*Reading passage*
Thursday, November 5, 2015

Pilgrim, Fitzpatrick, Rod Adams, and The Boxer



The Double Shock

Yesterday, Rod Adams wrote about the double shock of Pilgrim and Fitzpatrick closing.  It was a terrible set of events. We need every nuclear plant to keep operating.  We need them for their clean reliable power, for their ability to supply power without greenhouse gases and nitrogen oxides, for their ability to supply power during polar vortexes and other fossil-fuel supply crunches.

Adams said this better than I can, in the post
Deeply troubled by FitzPatrick and Pilgrim announcements. We need their clean electricity production to continue

A long time ago, I did a post: I am not Spock, at the American Nuclear Society blog. In this post, I wrote that I am not Spock.  I am a person with emotions.  I am committed to nuclear energy for the sake of my children and grandchildren.  This is an emotional commitment, as well as a logical energy choice.  I am having a deep emotional reaction, a reaction of grief, to the closing of these two plants.

The Serenity Prayer

Adams post includes his thoughts about the Serenity Prayer:

God, grant me the serenity to accept the things I cannot change,
The courage to change the things I can,
And the wisdom to know the difference.

I value the serenity prayer, but I don't completely follow it.  If I try to change something, and I don't succeed, was I therefore unwise? If I tried to make something good happen, but it didn't happen, was I lacking in wisdom, because the thing I tried to accomplish ended up being a "thing I cannot change"?

On the other hand, when a friend called two days ago to tell me that her cancer was no longer in remission, I clung to the serenity prayer. "I cannot change this. I cannot change this.  I can only accept it.  I can only do one thing: keep being her friend, whatever that will mean in the future."

Showing up and paying attention

This is the mantra that I use about my activism. For some issues, I find it more powerful than the serenity prayer.

Part of my comment on Adams blog post:

I personally find this mantra more helpful:
– Show up
– Pay attention
– Tell the truth
– Don’t be attached to the consequences.

In this mantra, when the consequences are not what I would like, I tell myself “Well, I did the first three steps” as opposed to “I can’t tell the difference, can I?” And I can say: “Oh well, the fourth one is always the hardest, but I did the first three.”

*Excerpted records*
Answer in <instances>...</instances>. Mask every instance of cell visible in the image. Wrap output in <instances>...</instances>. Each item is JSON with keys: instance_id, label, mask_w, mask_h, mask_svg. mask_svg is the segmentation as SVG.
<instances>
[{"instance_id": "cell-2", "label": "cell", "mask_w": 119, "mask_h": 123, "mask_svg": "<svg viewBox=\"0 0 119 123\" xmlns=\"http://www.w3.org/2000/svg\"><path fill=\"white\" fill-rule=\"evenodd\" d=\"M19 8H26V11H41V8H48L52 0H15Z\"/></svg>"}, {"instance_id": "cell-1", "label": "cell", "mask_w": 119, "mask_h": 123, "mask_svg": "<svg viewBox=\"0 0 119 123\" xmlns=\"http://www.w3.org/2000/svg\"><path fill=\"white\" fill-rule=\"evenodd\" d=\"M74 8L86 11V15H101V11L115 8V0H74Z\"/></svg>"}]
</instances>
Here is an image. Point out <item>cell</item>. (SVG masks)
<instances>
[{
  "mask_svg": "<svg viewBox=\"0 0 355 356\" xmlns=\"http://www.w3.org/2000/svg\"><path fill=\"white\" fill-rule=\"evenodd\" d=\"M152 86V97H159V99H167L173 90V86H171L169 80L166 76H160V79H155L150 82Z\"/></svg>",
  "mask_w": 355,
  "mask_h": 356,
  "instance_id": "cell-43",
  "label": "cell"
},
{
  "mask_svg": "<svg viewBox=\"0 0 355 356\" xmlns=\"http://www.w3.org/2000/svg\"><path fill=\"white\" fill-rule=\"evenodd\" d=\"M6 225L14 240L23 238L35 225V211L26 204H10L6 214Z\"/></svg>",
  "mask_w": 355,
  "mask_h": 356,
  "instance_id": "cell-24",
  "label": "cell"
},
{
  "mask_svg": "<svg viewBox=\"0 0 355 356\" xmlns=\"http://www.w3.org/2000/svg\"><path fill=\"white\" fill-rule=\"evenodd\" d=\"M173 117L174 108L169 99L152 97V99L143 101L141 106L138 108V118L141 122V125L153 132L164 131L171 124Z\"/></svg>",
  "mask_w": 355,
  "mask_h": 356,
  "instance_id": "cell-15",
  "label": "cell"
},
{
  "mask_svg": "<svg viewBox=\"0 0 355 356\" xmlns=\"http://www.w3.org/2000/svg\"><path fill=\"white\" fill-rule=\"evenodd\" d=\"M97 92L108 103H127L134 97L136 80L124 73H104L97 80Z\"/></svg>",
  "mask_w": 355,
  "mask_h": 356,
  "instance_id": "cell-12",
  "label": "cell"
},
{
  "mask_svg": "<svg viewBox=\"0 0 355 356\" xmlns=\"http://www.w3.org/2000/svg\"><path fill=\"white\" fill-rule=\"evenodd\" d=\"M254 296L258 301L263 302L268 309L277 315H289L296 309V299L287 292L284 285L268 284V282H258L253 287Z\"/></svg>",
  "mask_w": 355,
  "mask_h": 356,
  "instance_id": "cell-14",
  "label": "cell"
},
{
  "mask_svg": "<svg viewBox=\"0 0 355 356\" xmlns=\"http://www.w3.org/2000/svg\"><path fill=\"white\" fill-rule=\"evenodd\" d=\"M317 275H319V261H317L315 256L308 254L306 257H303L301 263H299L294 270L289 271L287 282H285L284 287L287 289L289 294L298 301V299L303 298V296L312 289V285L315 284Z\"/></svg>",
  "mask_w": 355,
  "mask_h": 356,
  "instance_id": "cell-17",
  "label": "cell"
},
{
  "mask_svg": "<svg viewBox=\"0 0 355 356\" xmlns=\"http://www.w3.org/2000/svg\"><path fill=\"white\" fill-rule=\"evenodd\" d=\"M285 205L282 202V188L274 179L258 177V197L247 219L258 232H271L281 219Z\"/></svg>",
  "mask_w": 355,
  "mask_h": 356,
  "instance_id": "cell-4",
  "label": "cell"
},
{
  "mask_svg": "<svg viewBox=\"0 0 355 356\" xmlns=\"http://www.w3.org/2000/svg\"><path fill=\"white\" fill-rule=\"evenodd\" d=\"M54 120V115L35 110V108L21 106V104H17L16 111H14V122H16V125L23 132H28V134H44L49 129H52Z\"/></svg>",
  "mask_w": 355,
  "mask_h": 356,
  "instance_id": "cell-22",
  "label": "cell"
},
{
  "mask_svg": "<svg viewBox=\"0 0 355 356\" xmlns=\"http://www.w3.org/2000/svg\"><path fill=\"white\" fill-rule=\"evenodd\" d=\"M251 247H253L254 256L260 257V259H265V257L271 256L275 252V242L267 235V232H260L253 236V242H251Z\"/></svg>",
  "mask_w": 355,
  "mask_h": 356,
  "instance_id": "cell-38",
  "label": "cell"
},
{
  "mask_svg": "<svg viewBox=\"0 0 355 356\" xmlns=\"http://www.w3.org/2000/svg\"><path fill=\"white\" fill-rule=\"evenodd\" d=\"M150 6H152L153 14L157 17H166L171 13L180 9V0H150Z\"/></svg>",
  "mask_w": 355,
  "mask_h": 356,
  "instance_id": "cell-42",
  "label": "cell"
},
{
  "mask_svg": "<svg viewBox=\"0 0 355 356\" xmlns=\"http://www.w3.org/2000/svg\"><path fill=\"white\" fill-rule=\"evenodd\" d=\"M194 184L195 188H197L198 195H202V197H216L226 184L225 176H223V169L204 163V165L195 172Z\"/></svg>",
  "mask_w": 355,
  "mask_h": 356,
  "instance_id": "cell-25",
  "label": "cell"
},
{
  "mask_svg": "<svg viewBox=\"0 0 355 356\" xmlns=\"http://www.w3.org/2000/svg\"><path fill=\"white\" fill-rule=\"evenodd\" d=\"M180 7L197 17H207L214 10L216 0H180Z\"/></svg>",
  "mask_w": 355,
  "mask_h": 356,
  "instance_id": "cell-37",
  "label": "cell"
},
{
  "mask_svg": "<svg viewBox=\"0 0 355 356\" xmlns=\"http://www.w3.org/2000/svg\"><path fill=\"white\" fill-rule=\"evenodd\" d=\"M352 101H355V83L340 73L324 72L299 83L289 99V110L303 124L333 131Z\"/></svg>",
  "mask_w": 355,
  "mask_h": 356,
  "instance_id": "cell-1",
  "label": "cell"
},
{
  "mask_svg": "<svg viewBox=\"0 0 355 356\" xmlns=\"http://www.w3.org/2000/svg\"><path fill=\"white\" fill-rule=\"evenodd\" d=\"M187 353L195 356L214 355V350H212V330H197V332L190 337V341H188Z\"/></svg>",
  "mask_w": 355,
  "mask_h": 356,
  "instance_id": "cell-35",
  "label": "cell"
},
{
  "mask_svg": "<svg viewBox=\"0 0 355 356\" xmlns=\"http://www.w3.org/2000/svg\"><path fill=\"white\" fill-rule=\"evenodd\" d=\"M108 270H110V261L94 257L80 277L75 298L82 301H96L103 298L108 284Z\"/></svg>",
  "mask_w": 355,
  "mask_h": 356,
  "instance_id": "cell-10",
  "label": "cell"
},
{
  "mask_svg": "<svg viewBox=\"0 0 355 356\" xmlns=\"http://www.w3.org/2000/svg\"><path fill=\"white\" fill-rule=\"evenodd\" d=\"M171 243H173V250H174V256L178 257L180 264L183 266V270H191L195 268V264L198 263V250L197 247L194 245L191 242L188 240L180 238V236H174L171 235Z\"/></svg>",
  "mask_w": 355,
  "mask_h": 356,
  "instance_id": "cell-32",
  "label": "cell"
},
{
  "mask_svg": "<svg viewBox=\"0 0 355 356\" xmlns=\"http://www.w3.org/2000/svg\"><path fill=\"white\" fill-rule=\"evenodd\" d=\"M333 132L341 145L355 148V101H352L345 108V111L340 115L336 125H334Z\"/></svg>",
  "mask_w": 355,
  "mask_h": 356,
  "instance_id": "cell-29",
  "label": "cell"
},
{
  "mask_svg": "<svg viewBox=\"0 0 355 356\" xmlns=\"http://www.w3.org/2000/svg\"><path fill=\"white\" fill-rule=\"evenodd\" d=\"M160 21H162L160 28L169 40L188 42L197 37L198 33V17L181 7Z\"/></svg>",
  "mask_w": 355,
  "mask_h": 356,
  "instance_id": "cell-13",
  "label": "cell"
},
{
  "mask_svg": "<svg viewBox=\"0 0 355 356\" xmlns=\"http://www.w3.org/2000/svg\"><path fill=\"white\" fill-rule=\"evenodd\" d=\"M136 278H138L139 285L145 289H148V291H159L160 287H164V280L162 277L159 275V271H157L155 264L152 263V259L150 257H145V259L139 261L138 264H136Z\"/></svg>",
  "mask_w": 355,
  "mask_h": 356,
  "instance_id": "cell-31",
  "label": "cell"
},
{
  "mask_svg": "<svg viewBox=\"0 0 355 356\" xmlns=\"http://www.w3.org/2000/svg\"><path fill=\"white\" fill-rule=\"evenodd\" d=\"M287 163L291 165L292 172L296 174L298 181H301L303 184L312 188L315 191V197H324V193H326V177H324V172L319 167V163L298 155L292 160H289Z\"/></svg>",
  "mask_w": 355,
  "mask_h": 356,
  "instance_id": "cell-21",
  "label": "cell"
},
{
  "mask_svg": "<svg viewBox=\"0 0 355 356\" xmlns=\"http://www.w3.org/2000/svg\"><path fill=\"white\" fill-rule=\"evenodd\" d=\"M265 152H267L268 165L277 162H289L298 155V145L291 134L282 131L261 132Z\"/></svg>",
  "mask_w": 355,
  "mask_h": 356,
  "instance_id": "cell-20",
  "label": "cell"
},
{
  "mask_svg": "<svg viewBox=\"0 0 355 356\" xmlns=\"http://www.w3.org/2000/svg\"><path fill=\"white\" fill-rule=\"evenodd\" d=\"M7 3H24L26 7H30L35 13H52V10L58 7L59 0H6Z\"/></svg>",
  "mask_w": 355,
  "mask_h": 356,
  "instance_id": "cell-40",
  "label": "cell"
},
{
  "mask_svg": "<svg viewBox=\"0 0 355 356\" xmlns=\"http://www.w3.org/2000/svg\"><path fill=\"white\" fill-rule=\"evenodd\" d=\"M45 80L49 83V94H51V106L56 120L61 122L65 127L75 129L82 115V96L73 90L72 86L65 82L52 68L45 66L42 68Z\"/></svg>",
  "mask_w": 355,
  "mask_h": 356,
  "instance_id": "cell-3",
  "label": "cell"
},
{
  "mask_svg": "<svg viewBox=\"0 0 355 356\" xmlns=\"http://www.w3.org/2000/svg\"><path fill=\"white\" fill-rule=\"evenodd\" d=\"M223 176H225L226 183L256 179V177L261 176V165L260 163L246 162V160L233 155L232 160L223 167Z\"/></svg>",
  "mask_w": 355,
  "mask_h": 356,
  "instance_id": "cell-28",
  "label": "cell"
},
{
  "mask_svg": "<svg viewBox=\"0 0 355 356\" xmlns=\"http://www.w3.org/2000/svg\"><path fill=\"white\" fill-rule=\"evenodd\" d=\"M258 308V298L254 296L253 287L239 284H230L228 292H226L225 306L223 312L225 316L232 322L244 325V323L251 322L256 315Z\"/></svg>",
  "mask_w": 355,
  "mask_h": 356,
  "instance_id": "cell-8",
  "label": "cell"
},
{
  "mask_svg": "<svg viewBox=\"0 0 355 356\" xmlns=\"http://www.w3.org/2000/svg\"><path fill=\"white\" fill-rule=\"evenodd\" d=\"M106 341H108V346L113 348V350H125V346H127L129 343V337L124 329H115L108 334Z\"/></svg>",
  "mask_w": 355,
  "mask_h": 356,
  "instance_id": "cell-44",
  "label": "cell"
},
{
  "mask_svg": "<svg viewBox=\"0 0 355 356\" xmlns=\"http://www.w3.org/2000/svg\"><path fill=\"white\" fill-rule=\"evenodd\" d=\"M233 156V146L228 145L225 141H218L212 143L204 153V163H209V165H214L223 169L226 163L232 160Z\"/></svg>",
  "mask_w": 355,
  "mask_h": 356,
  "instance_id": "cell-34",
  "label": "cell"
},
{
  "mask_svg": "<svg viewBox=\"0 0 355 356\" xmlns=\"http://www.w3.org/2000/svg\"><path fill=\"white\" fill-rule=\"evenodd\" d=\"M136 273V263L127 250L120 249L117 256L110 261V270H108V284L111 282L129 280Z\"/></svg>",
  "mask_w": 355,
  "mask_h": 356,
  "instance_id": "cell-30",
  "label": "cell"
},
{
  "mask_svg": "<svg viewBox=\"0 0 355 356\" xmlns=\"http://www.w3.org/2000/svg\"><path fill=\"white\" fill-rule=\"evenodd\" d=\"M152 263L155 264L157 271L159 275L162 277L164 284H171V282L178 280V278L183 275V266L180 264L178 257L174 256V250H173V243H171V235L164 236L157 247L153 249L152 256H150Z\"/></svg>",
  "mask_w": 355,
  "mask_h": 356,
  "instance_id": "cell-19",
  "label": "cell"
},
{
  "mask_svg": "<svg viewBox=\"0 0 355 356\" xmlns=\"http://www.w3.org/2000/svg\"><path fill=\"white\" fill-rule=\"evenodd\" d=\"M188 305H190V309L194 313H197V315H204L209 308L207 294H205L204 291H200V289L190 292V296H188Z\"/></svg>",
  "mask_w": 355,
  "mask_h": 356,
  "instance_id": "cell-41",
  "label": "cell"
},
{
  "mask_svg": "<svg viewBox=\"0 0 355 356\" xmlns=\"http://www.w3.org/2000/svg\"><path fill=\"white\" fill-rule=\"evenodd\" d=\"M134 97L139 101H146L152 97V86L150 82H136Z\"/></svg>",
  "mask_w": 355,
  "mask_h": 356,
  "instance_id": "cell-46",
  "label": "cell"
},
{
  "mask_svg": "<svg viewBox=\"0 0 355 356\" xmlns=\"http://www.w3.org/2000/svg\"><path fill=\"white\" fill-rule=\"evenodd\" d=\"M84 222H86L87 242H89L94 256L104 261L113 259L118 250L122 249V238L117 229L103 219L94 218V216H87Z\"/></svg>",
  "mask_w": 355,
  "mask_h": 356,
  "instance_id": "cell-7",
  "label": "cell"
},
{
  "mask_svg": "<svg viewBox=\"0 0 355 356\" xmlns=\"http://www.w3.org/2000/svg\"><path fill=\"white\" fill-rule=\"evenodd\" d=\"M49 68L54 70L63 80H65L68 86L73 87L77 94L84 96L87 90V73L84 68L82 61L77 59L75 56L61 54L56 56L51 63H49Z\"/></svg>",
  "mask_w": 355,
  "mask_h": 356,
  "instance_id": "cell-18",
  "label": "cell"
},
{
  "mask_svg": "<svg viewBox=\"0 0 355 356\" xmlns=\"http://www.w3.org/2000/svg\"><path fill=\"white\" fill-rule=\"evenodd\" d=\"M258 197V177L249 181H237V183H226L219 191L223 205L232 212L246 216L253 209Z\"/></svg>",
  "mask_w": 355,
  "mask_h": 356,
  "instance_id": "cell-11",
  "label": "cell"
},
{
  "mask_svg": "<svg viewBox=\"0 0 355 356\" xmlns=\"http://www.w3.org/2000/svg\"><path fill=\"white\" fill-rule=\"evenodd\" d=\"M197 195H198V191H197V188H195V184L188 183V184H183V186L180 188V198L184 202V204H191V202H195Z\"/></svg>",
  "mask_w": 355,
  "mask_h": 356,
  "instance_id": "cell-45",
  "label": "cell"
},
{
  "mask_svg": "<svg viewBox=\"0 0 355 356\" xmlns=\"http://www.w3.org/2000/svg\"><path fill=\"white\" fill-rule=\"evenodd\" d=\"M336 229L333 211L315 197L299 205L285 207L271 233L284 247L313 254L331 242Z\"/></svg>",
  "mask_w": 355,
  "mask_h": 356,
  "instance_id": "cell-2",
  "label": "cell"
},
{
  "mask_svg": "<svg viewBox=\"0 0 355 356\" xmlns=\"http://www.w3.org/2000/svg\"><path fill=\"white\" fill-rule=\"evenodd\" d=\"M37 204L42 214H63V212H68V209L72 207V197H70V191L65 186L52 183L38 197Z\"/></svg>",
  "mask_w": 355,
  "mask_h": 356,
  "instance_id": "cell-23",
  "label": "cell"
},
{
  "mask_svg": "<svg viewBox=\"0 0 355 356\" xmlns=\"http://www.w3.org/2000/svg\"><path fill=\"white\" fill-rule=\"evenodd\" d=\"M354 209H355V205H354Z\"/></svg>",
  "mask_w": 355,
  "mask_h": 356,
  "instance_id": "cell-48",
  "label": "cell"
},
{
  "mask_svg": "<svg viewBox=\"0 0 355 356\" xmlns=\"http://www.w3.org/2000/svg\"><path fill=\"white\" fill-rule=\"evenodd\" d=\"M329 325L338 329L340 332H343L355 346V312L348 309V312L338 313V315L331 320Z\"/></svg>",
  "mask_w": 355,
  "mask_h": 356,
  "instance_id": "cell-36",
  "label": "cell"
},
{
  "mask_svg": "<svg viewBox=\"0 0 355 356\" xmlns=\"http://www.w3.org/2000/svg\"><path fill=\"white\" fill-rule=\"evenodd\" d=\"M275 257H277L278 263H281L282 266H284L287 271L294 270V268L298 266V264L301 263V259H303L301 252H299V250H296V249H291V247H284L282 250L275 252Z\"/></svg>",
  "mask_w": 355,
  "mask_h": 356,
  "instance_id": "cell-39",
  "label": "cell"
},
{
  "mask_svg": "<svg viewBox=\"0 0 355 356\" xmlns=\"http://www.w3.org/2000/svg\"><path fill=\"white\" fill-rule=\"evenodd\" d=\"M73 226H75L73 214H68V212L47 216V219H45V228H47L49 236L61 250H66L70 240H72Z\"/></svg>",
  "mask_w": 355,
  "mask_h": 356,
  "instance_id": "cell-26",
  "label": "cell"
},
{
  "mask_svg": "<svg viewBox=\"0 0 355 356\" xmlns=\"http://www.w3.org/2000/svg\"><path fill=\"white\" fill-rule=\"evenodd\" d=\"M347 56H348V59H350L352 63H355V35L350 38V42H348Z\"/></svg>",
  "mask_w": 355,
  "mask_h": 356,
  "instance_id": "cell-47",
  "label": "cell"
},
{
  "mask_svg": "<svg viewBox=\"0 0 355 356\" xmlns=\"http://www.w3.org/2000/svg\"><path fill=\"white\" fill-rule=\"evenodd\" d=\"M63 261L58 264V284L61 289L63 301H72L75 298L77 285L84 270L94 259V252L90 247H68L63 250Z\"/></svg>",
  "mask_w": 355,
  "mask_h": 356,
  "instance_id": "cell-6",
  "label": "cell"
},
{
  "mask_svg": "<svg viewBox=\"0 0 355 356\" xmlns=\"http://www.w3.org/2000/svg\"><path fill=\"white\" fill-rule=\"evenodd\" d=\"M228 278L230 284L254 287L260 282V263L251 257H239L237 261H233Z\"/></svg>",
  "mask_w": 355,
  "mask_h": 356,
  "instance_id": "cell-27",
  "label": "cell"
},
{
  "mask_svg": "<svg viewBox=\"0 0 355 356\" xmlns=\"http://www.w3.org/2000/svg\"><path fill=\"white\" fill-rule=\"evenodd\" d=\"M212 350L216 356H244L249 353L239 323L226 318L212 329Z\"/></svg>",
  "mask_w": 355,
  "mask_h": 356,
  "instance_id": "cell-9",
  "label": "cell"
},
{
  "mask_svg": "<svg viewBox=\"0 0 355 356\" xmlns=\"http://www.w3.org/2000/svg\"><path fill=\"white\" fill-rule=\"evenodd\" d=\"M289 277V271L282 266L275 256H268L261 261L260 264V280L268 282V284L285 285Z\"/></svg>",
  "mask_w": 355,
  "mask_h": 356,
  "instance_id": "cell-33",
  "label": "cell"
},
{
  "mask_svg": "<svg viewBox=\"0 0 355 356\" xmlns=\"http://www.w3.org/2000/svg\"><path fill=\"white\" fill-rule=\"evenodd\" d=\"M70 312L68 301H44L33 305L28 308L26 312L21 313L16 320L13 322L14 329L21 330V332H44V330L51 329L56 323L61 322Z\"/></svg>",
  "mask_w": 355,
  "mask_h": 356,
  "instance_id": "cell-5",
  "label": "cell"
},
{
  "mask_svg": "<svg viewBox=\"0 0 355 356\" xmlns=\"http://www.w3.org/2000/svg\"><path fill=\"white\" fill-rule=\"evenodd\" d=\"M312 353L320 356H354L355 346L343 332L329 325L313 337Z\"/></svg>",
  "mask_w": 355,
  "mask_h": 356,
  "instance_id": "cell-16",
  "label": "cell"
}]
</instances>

*Exercise description*
Quote the passage of the blog post on the Pilgrim and FitzPatrick closings that opens with the words containing "A long time" and closes with "these two plants.". The material plays no part in this exercise.

*Solution to this exercise*
A long time ago, I did a post: I am not Spock, at the American Nuclear Society blog. In this post, I wrote that I am not Spock.  I am a person with emotions.  I am committed to nuclear energy for the sake of my children and grandchildren.  This is an emotional commitment, as well as a logical energy choice.  I am having a deep emotional reaction, a reaction of grief, to the closing of these two plants.